--- Begin Material supplied ---

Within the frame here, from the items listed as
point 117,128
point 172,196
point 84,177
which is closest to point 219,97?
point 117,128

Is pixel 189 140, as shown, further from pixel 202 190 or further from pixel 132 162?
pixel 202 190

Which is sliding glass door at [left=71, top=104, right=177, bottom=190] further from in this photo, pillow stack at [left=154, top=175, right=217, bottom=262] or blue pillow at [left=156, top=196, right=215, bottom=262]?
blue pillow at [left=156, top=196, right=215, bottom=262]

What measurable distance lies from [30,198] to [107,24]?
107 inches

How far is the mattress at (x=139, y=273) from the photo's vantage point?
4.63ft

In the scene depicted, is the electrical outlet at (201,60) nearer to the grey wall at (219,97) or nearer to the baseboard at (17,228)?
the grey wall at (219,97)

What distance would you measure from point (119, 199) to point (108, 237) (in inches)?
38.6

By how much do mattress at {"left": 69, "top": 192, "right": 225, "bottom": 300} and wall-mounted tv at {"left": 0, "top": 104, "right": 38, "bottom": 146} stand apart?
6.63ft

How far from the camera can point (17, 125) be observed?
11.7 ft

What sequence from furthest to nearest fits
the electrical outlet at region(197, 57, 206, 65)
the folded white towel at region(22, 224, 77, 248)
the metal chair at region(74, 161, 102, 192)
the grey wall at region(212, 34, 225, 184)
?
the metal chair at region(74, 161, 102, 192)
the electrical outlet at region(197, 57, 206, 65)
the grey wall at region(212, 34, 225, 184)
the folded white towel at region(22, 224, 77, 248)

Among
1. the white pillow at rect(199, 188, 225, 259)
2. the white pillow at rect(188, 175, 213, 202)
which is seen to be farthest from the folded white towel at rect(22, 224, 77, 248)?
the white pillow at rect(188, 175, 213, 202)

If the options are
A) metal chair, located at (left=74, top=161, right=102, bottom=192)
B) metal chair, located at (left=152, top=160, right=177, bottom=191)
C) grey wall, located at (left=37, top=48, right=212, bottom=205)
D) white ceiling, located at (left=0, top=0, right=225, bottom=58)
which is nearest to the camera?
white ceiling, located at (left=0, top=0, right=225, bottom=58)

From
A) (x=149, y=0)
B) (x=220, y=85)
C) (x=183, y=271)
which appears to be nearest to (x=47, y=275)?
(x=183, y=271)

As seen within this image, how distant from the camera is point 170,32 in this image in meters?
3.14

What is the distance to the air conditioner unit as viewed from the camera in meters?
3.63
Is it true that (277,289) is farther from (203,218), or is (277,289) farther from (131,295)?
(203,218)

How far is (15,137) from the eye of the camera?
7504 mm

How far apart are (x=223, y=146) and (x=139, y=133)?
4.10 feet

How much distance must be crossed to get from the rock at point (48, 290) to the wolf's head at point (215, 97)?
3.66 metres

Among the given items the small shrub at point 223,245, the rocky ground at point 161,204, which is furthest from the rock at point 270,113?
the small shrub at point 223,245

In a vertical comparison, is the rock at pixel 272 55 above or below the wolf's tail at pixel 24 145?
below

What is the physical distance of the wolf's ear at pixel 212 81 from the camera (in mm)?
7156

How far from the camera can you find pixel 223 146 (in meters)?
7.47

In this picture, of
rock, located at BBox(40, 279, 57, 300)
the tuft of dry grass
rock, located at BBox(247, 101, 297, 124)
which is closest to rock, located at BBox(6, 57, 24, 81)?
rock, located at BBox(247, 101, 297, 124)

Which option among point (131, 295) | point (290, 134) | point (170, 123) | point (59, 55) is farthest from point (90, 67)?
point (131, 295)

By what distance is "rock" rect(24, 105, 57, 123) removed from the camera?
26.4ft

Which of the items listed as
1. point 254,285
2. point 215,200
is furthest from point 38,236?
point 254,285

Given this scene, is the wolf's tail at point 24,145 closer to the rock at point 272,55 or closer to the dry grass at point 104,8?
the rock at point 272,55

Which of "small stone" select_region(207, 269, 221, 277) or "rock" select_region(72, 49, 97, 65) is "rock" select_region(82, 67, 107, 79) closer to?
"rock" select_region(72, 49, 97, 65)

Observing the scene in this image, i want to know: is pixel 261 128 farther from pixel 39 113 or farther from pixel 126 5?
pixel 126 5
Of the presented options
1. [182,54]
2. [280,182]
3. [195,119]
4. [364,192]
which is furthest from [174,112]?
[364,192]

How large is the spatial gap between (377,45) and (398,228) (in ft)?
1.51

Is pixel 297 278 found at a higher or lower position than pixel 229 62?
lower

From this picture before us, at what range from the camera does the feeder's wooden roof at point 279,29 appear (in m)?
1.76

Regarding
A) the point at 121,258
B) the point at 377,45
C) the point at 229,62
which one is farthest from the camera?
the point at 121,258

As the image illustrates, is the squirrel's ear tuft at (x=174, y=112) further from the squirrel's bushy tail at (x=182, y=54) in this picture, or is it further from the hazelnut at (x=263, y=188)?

--- End Material supplied ---

Move every line of the listing above, starting at the line that contains "How far is (15,137)" and ending at the line that contains "3.66 metres", into your reply. Add 43 to each distance value in the answers and leave all else unchanged.

How far is (15,137) from the eye of the camera?
7547 mm

How far apart are (x=223, y=146) and (x=139, y=133)?
47.10 feet

How much distance must be crossed to get from the rock at point (48, 290) to the wolf's head at point (215, 97)?
46.66 metres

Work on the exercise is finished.